■ DATA RECORDS
----
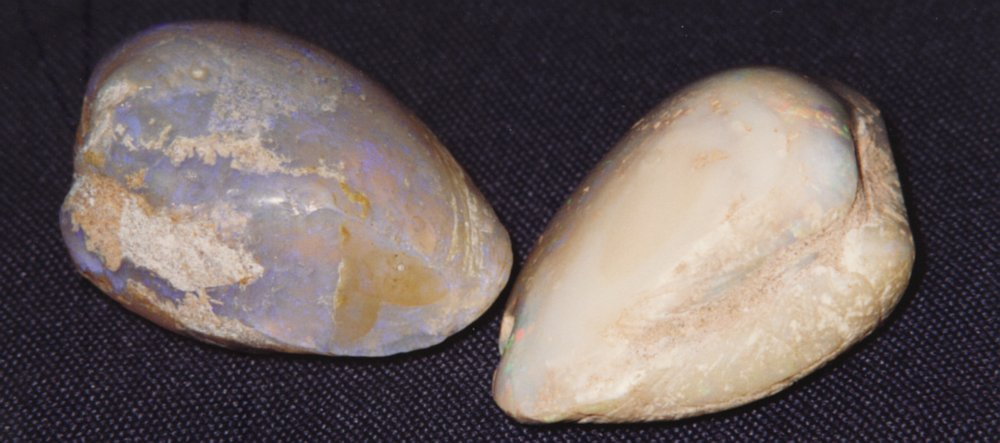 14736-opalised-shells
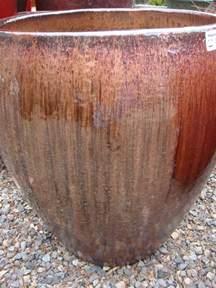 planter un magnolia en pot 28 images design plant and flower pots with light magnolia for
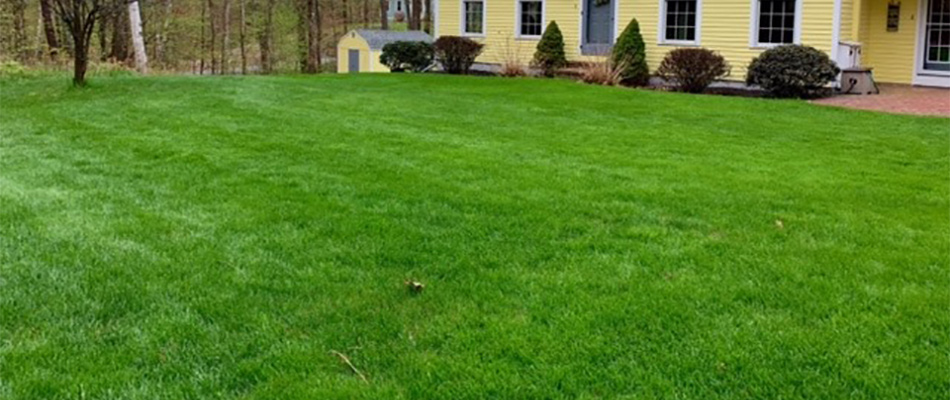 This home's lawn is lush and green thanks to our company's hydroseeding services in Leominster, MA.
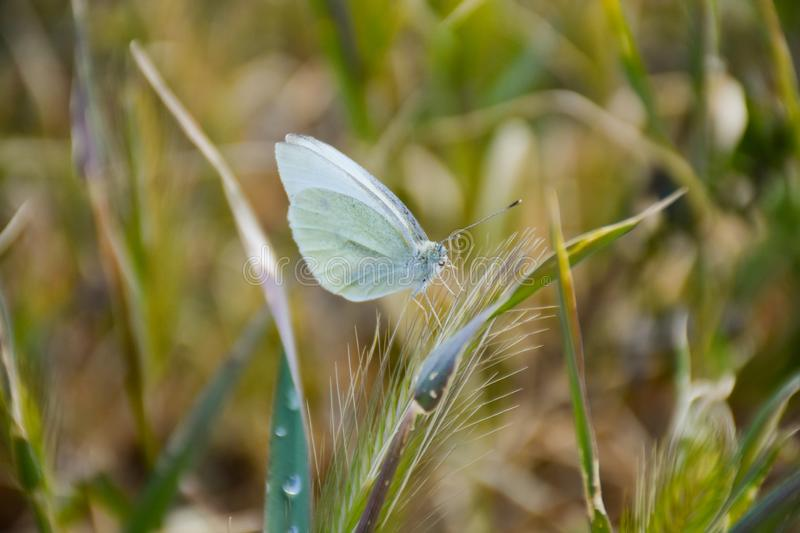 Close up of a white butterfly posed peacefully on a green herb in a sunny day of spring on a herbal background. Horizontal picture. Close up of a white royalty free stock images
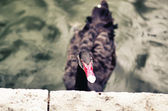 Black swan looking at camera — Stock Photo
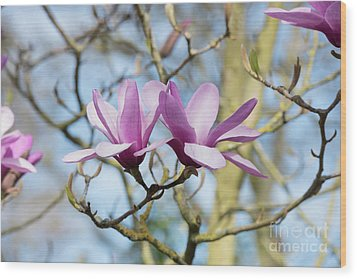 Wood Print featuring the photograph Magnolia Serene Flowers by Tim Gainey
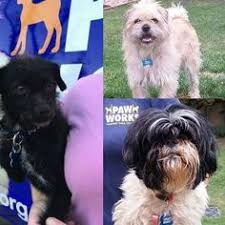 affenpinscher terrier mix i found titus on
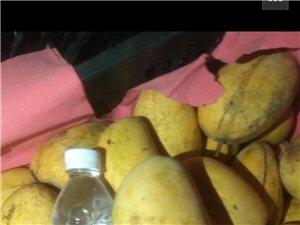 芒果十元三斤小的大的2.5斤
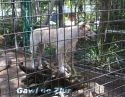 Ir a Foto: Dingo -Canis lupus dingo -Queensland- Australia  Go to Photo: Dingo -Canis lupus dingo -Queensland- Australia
----
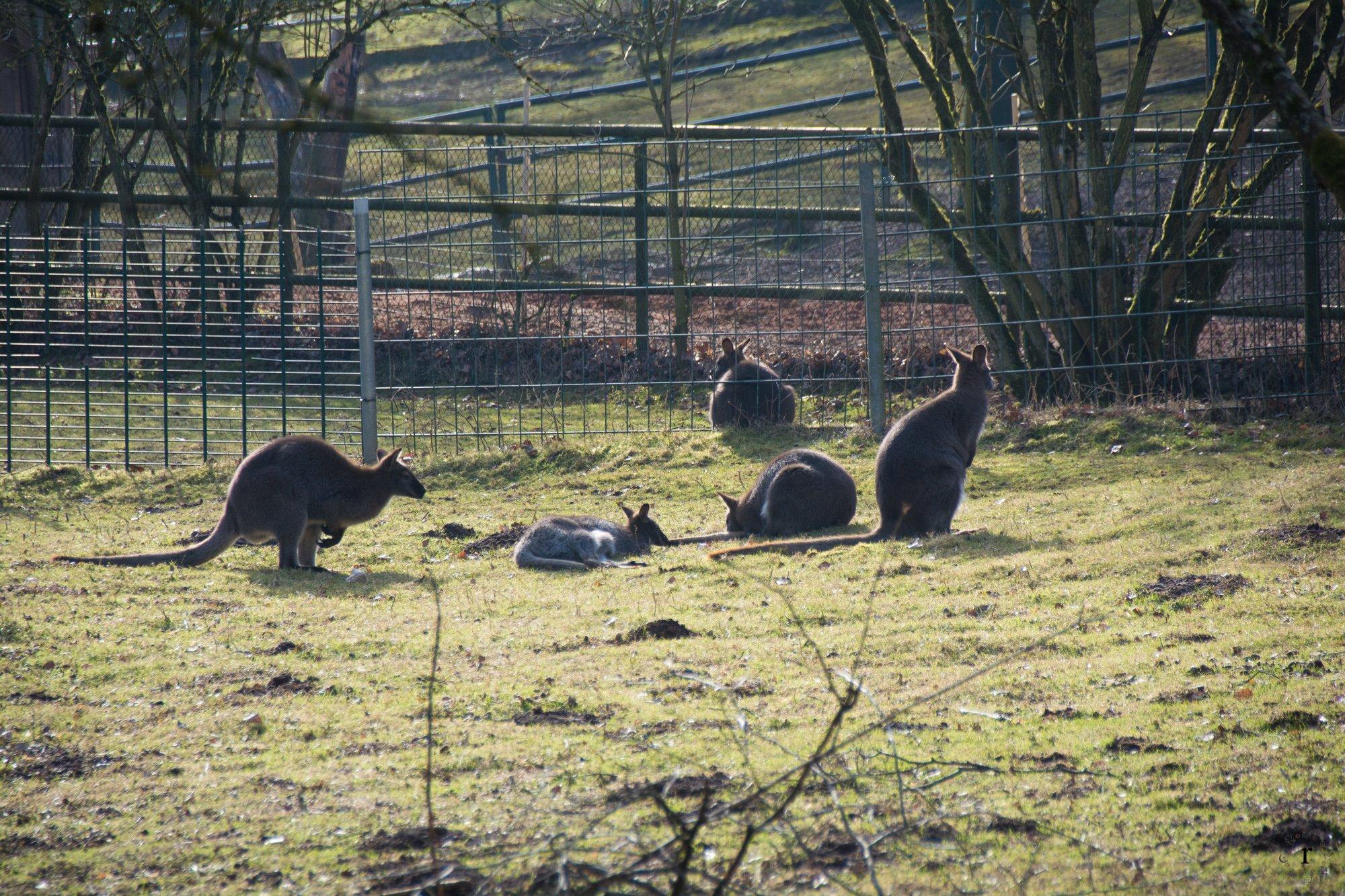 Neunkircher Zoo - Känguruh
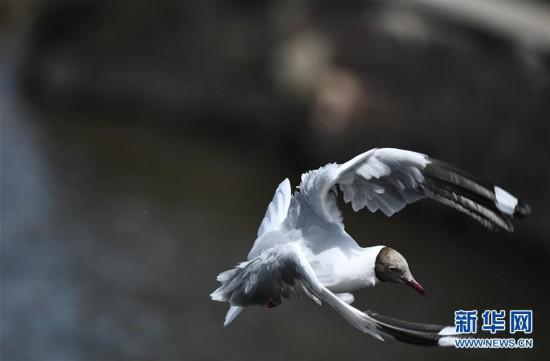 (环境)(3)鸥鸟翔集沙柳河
----
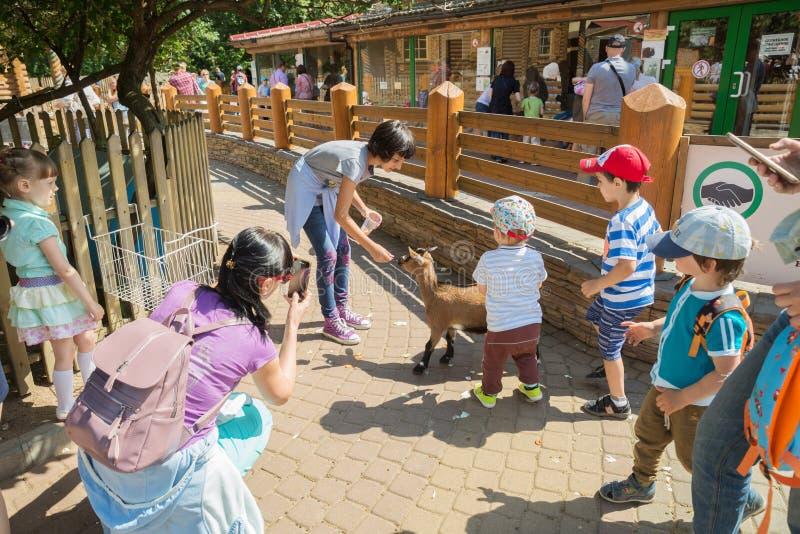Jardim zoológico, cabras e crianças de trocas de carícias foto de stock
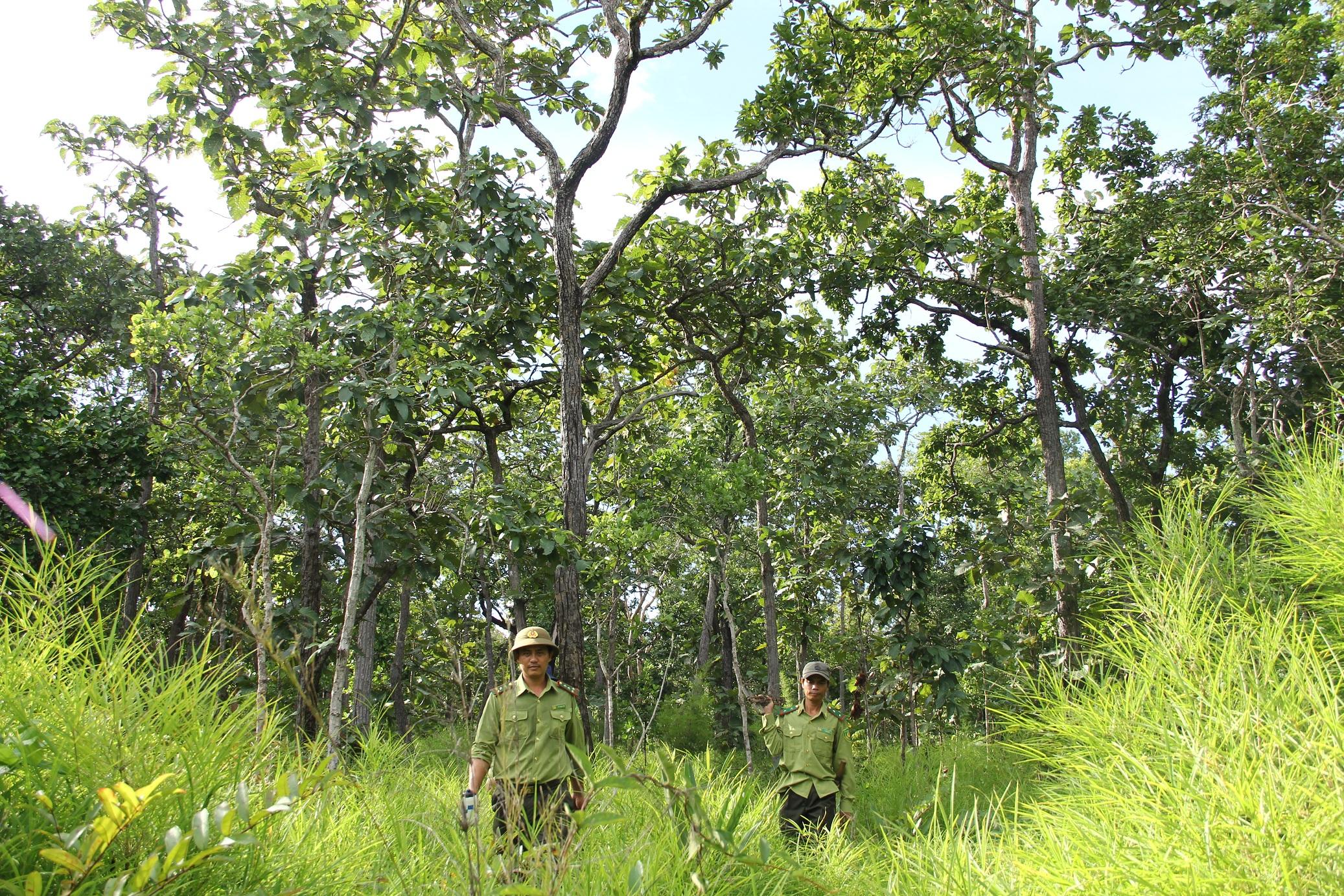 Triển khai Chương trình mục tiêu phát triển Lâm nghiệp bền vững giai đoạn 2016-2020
----
■ WORK TO COMPLETE
Between and including the line above that contains "14736-opalised-shells" and the line that contains "Ir a Foto: Dingo", restate every line word for word. Pictures stay out.

■ SOLUTION TO THIS EXERCISE
 14736-opalised-shells
 planter un magnolia en pot 28 images design plant and flower pots with light magnolia for
 This home's lawn is lush and green thanks to our company's hydroseeding services in Leominster, MA.
 Close up of a white butterfly posed peacefully on a green herb in a sunny day of spring on a herbal background. Horizontal picture. Close up of a white royalty free stock images
 Black swan looking at camera — Stock Photo
 Wood Print featuring the photograph Magnolia Serene Flowers by Tim Gainey
 affenpinscher terrier mix i found titus on
 芒果十元三斤小的大的2.5斤
 Ir a Foto: Dingo -Canis lupus dingo -Queensland- Australia  Go to Photo: Dingo -Canis lupus dingo -Queensland- Australia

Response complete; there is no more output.